(THE RECORDS begins)

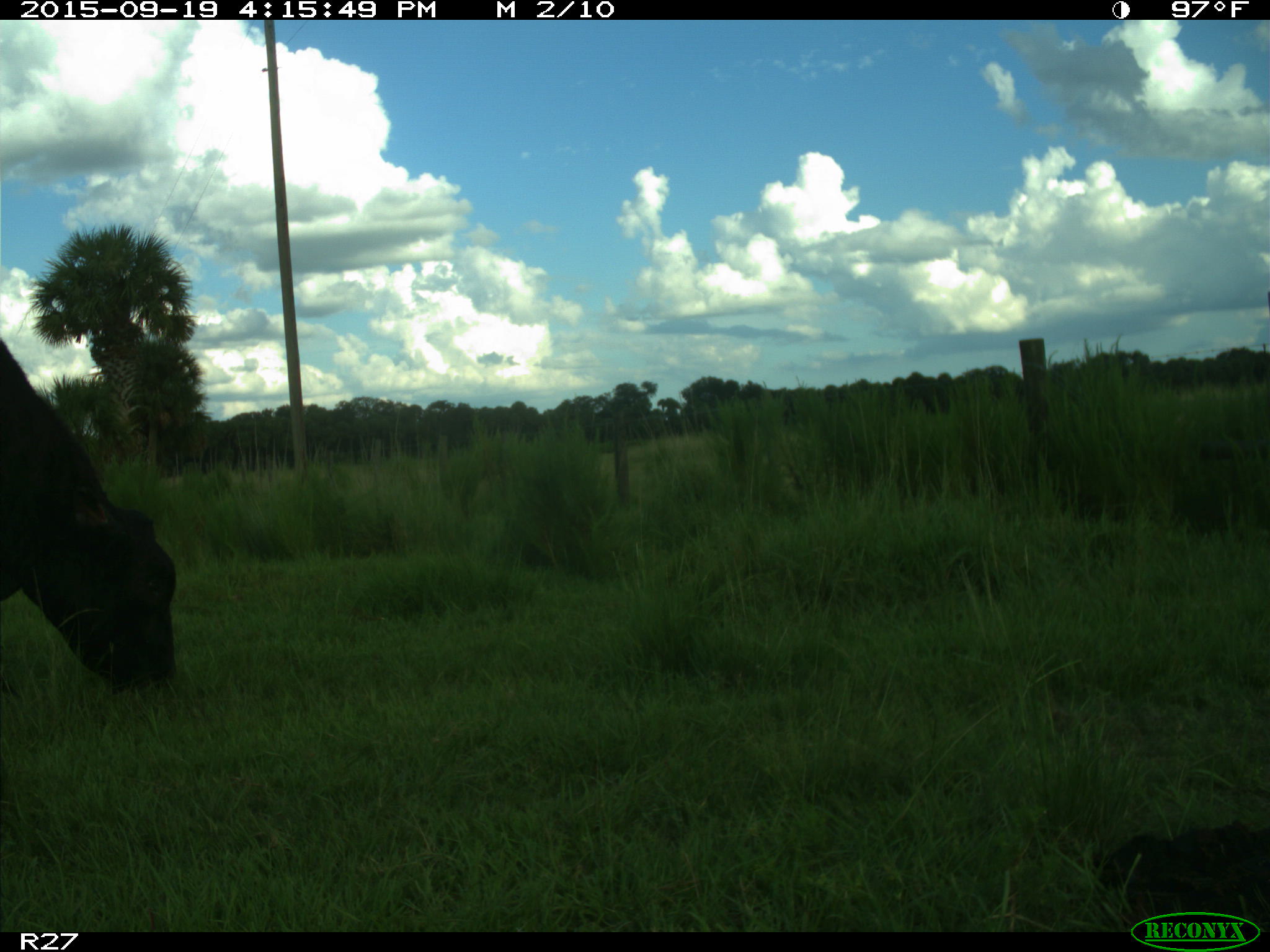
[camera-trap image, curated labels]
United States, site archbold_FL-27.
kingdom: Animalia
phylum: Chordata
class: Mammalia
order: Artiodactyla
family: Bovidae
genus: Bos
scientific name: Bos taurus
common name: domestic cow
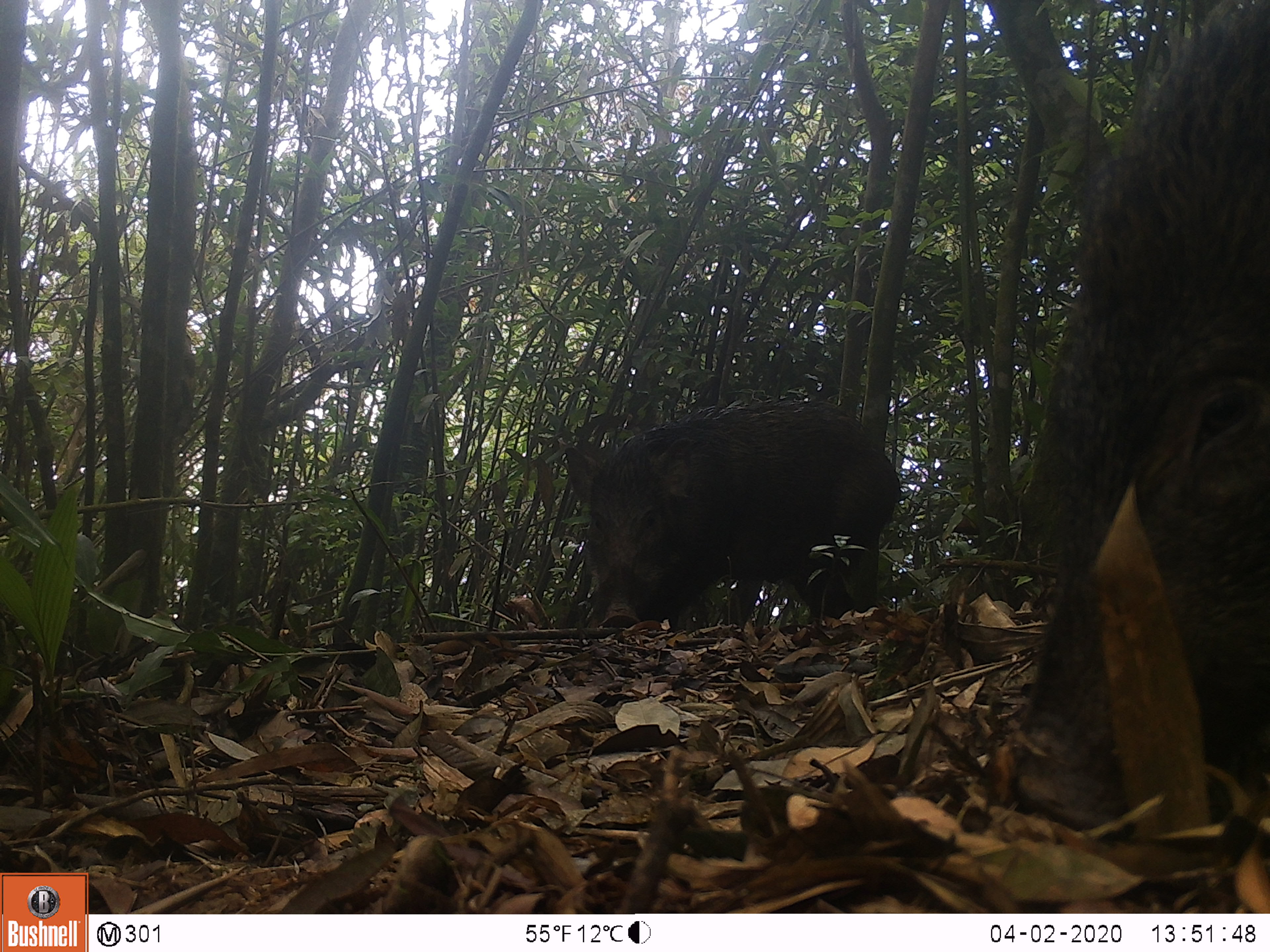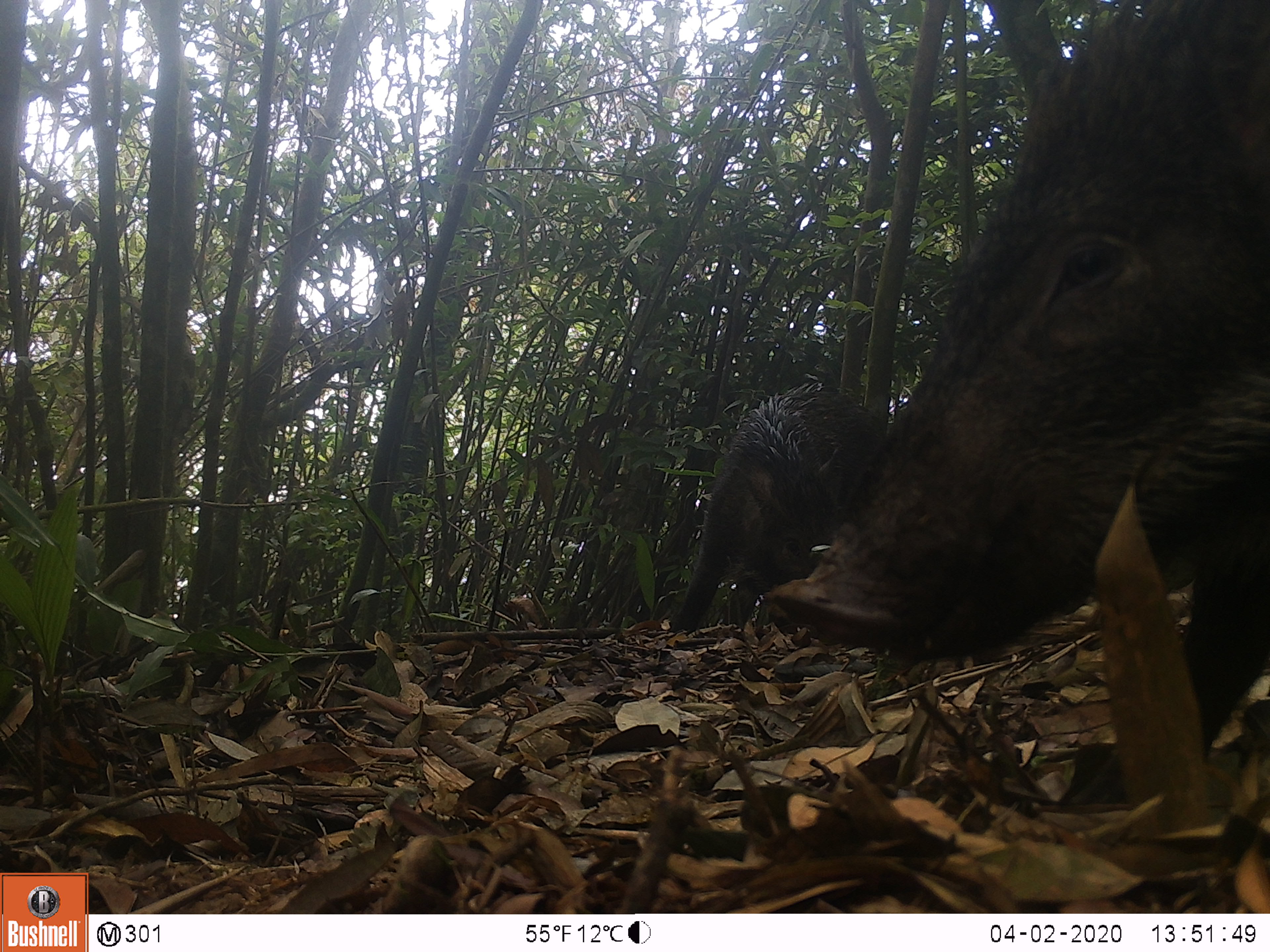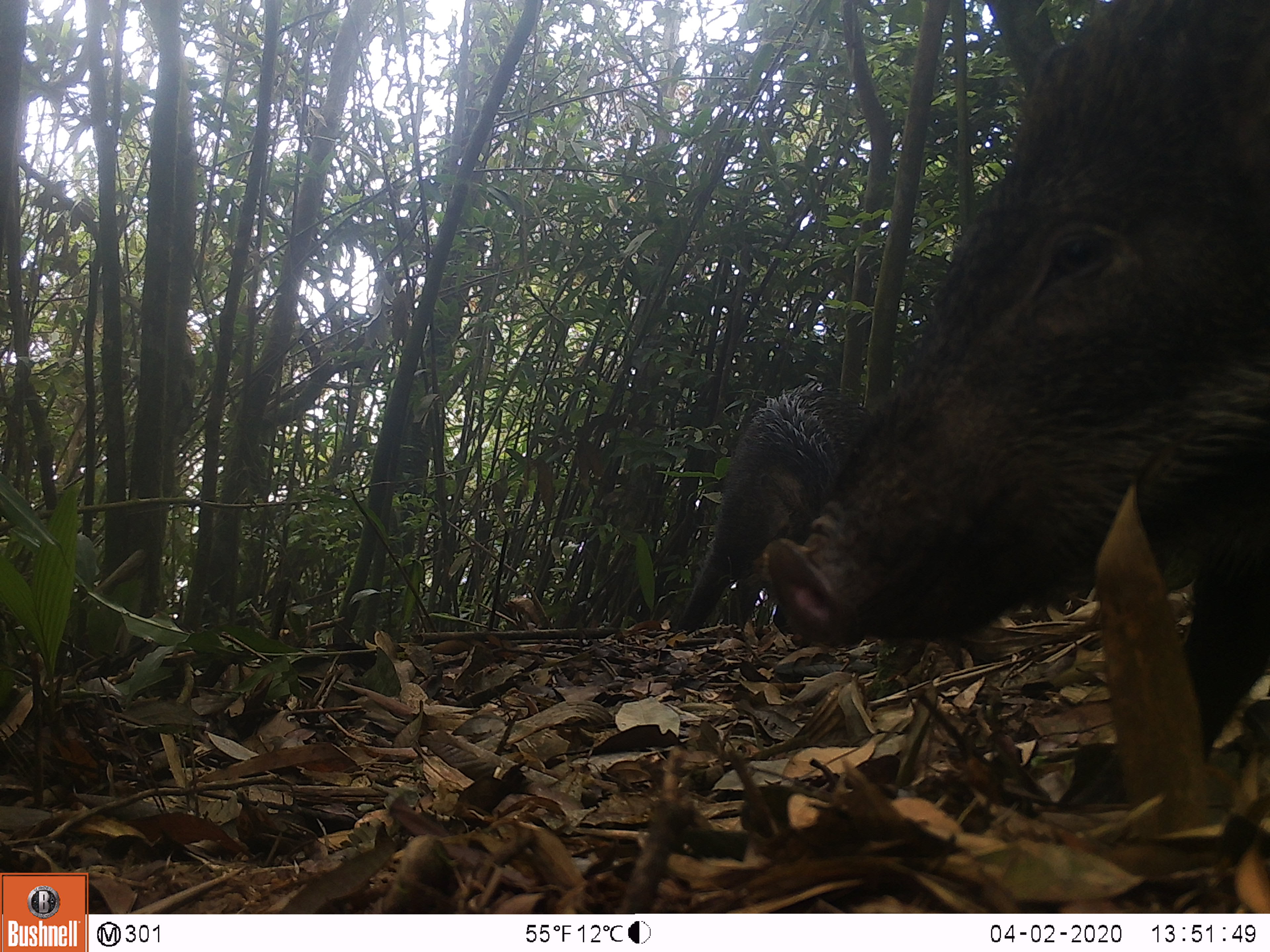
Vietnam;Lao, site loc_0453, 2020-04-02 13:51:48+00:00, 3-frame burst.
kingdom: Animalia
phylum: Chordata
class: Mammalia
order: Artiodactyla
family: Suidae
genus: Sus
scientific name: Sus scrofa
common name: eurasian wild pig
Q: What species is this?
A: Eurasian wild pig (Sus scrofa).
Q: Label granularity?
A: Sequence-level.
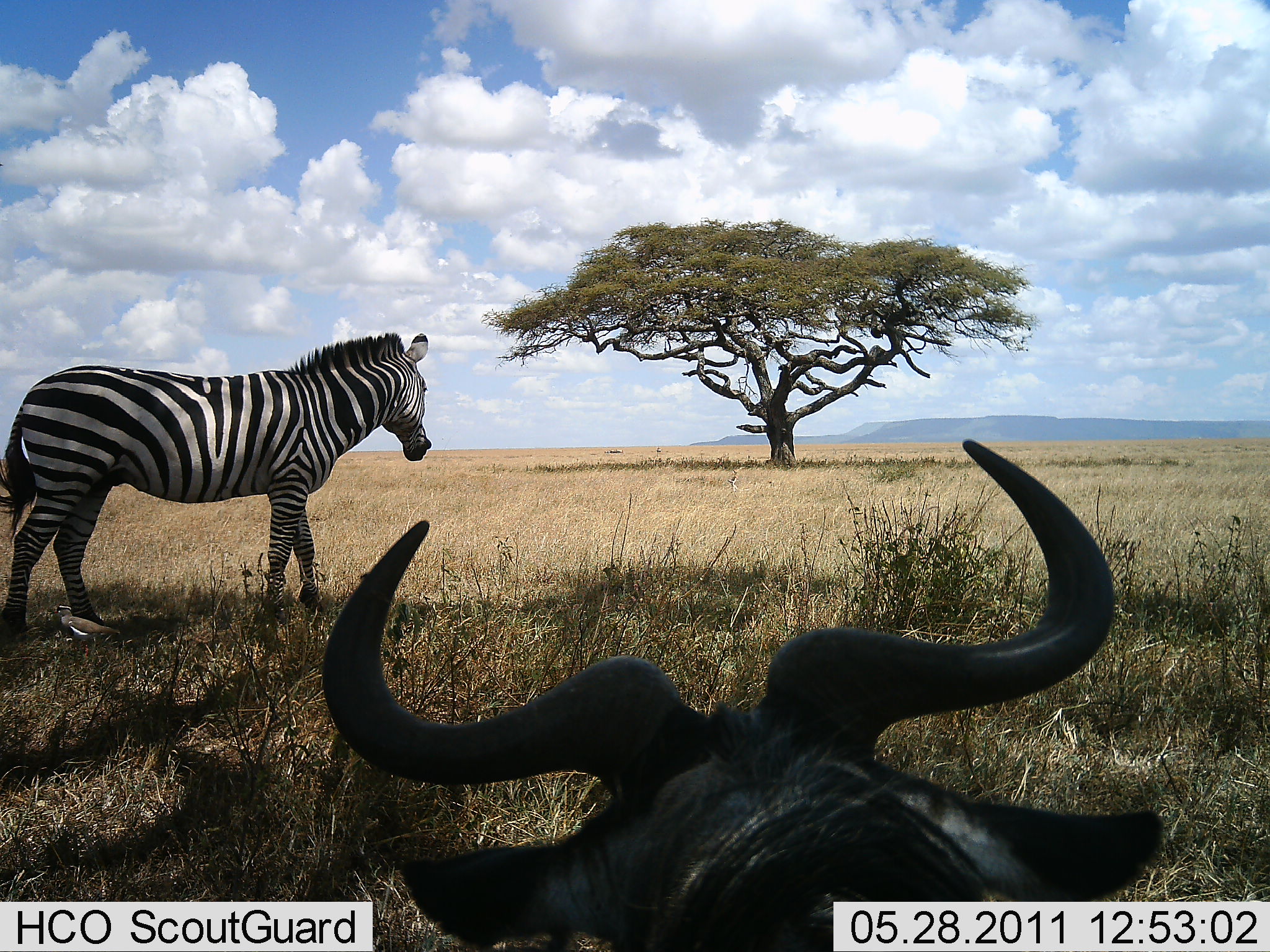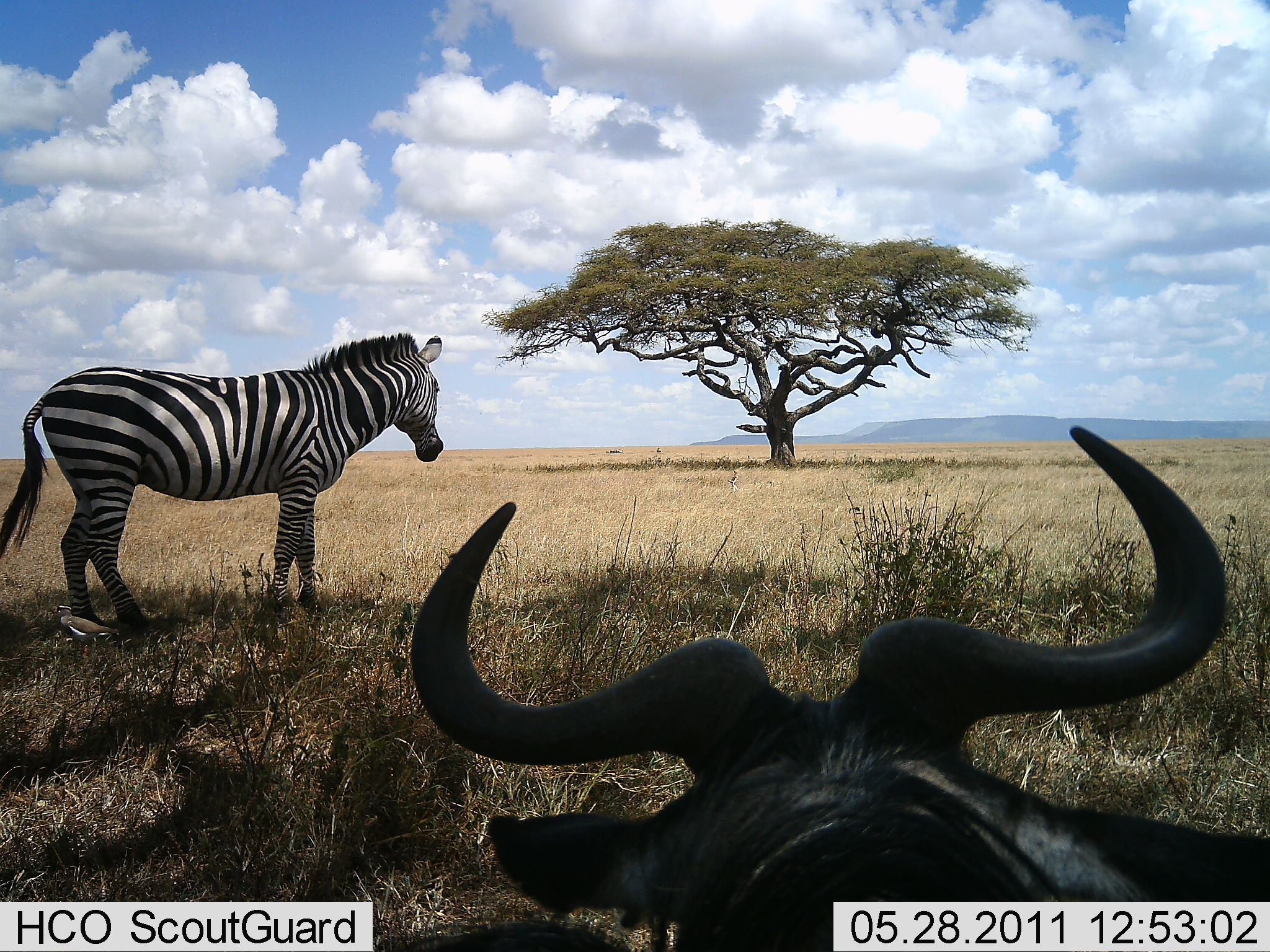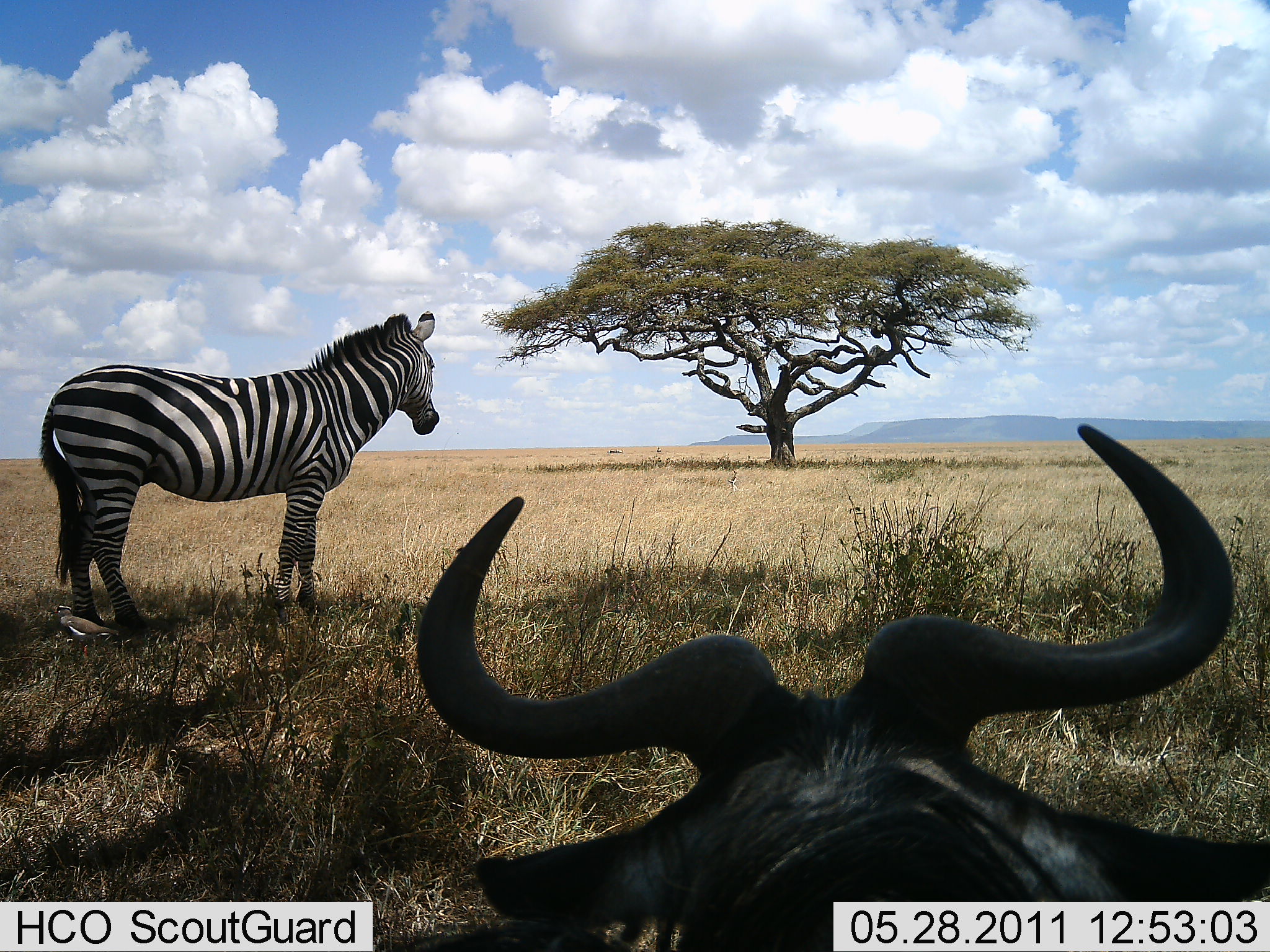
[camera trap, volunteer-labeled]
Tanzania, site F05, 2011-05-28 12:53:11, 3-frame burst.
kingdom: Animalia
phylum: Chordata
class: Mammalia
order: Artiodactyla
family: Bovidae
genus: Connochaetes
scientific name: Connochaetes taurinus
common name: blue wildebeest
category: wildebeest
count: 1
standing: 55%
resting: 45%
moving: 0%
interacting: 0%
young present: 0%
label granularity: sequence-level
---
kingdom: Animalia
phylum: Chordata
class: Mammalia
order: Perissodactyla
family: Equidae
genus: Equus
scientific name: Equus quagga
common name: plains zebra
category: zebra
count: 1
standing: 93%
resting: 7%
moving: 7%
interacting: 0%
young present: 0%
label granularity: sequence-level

(THE RECORDS ends)

Give every line of the data above again as it stands; the pictures stay out.

[camera-trap image, curated labels]
United States, site archbold_FL-27.
kingdom: Animalia
phylum: Chordata
class: Mammalia
order: Artiodactyla
family: Bovidae
genus: Bos
scientific name: Bos taurus
common name: domestic cow
Vietnam;Lao, site loc_0453, 2020-04-02 13:51:48+00:00, 3-frame burst.
kingdom: Animalia
phylum: Chordata
class: Mammalia
order: Artiodactyla
family: Suidae
genus: Sus
scientific name: Sus scrofa
common name: eurasian wild pig
Q: What species is this?
A: Eurasian wild pig (Sus scrofa).
Q: Label granularity?
A: Sequence-level.
[camera trap, volunteer-labeled]
Tanzania, site F05, 2011-05-28 12:53:11, 3-frame burst.
kingdom: Animalia
phylum: Chordata
class: Mammalia
order: Artiodactyla
family: Bovidae
genus: Connochaetes
scientific name: Connochaetes taurinus
common name: blue wildebeest
category: wildebeest
count: 1
standing: 55%
resting: 45%
moving: 0%
interacting: 0%
young present: 0%
label granularity: sequence-level
---
kingdom: Animalia
phylum: Chordata
class: Mammalia
order: Perissodactyla
family: Equidae
genus: Equus
scientific name: Equus quagga
common name: plains zebra
category: zebra
count: 1
standing: 93%
resting: 7%
moving: 7%
interacting: 0%
young present: 0%
label granularity: sequence-level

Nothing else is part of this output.